# Thread: The real exponential function

1. ## The real exponential function

I'm stuck on this question, for two reasons. Firstly, I don't know what it's asking, and secondly, because I doubt I can show what is being asked.

1) Show that there is at least one function exp: → R^+ so that
i) exp(x+y) = exp(x)*exp(y), x and y ∈ R
ii) 1 + X <= exp(x), x ∈ R
2) Using i) and ii) show that the function exp is monotonic strictly increasing.

Help would be greatly appreciated.

2. Originally Posted by Olym
I'm stuck on this question, for two reasons. Firstly, I don't know what it's asking, and secondly, because I doubt I can show what is being asked.

1) Show that there is at least one function exp: → R^+ so that
i) exp(x+y) = exp(x)*exp(y), x and y ∈ R
ii) 1 + X <= exp(x), x ∈ R
2) Using i) and ii) show that the function exp is monotonic strictly increasing.

Help would be greatly appreciated.
What facts are you allowed to use? Certainly, defining $\displaystyle exp(x)= 2^x$ has the properties in (1) doesn't it? And, if so, then you have shown that that function, at least, has those properties.

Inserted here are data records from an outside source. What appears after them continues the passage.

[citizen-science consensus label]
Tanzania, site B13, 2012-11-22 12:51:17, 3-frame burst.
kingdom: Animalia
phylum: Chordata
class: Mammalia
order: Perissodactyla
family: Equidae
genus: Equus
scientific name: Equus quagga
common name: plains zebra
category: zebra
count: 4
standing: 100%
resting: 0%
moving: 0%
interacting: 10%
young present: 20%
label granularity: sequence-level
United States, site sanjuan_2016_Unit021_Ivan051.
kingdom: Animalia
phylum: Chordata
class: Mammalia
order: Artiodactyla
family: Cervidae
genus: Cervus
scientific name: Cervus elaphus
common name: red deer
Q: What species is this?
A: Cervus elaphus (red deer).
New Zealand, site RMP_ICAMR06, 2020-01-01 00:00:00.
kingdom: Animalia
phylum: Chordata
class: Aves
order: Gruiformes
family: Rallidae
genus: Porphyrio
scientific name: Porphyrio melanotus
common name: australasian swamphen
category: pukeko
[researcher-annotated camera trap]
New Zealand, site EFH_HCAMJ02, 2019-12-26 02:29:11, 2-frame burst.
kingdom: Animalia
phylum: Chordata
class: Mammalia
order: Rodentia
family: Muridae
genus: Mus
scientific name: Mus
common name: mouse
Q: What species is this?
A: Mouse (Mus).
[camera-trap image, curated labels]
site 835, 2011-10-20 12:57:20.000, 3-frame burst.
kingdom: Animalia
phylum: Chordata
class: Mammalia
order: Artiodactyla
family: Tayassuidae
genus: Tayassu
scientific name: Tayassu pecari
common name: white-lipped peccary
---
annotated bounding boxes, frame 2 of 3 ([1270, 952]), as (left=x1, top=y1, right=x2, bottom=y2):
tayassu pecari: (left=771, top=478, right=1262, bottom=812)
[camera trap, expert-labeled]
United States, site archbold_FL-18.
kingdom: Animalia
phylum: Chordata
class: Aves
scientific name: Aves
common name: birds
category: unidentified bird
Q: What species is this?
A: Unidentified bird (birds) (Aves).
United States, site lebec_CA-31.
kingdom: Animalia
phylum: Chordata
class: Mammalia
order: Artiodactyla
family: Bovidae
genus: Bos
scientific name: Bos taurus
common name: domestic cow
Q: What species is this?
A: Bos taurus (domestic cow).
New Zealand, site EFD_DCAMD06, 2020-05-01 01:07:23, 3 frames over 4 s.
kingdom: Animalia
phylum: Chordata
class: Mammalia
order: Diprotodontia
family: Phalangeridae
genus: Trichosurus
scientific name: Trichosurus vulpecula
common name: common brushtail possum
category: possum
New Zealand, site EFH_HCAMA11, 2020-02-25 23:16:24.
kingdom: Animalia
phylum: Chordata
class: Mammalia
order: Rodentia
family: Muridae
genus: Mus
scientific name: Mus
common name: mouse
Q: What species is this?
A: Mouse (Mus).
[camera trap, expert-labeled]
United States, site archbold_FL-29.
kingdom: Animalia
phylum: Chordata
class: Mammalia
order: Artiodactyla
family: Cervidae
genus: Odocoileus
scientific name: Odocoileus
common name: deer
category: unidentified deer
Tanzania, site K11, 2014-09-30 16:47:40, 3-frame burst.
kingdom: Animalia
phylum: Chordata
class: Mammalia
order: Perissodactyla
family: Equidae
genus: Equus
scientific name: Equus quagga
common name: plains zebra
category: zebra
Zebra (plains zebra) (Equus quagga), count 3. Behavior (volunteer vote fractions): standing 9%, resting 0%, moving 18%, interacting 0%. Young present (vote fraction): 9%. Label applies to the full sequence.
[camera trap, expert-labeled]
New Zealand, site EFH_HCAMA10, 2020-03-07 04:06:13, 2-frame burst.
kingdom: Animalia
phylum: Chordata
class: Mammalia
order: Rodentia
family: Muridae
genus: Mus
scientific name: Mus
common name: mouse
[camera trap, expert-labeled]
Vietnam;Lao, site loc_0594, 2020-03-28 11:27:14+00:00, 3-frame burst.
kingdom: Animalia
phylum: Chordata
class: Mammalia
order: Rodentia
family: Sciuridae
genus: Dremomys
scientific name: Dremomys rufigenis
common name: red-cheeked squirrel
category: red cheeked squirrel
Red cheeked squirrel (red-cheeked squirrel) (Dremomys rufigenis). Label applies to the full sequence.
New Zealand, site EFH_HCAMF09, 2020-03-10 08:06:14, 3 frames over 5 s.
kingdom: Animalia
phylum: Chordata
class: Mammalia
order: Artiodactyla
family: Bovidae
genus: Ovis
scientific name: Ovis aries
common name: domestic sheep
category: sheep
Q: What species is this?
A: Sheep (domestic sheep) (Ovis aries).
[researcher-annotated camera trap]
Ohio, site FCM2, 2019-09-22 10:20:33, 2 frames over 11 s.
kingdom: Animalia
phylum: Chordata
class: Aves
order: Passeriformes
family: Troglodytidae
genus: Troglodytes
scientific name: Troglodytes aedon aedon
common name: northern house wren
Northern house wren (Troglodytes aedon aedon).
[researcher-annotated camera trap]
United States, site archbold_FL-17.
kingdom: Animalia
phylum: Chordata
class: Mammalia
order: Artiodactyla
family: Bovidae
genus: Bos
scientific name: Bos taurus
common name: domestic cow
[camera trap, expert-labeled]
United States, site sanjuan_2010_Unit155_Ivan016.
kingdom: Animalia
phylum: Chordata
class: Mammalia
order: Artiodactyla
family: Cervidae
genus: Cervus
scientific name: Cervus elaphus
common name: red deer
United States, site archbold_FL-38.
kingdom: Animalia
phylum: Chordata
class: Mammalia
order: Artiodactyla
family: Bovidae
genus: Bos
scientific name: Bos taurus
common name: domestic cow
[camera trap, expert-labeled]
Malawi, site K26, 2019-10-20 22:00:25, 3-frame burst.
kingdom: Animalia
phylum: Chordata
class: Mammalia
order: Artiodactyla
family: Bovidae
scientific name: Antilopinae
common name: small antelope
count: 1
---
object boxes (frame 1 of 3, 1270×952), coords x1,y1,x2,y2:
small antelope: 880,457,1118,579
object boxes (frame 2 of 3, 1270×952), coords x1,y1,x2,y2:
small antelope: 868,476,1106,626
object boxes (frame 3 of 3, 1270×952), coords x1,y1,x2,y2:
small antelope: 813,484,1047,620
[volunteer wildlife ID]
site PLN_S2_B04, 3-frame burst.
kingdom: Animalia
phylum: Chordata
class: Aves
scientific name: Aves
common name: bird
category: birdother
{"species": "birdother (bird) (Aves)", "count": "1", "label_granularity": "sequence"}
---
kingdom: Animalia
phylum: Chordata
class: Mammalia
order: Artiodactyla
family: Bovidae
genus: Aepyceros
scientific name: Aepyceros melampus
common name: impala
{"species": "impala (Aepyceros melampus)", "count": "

For 2, assume y> 0 and look at exp(x+ y)= exp(x)*exp(y)> exp(x)(1+y). Do you see how that shows that exp(x+y)> exp(x)? Do you see why that says that exp(x) is an increasing function?

3. Originally Posted by HallsofIvy
What facts are you allowed to use? Certainly, defining $\displaystyle exp(x)= 2^x$ has the properties in (1) doesn't it? And, if so, then you have shown that that function, at least, has those properties.
The question makes no mention of what properties are allowed. The question only hints that it's enough to examine the function in the interval of [0, 1]. Another hint given was " exp(x)*exp(-x) = ?".

Originally Posted by HallsofIvy
For 2, assume y> 0 and look at exp(x+ y)= exp(x)*exp(y)> exp(x)(1+y). Do you see how that shows that exp(x+y)> exp(x)? Do you see why that says that exp(x) is an increasing function?
No, sorry, I don't. Could you explain some more?

Thanks

4. Originally Posted by HallsofIvy
Certainly, defining $\displaystyle exp(x)= 2^x$ has the properties in (1) doesn't it?
Actually, no it does not.
$\displaystyle \forall x\in (0,1),~2^x<x+1$

5. Originally Posted by Olym
I'm stuck on this question, for two reasons. Firstly, I don't know what it's asking, and secondly, because I doubt I can show what is being asked.

1) Show that there is at least one function exp: → R^+ so that
i) exp(x+y) = exp(x)*exp(y), x and y ∈ R
ii) 1 + X <= exp(x), x ∈ R
2) Using i) and ii) show that the function exp is monotonic strictly increasing.

Help would be greatly appreciated.
Hi,

I can't believe you are asked this question without a few prior questions. Perhaps your teacher has constructed a family of functions, and you have to use this construction, or your teacher told you to read some book about this, I don't know...

The result of question 1) took centuries to mathematicians before it was established (long ago), you can't find it out of nowhere... Of course now it has become an easy question, for those who know the answer. If you know some about series (mainly, you need the Cauchy product of two series), then the easiest way is to define $\displaystyle \exp(x)=\sum_{n=0}^\infty \frac{x^n}{n!}$ (provided you prove this makes sense) and check i) and ii). But once again, you should first read your last lecture notes, it probably gives the way your teacher wants you to answer.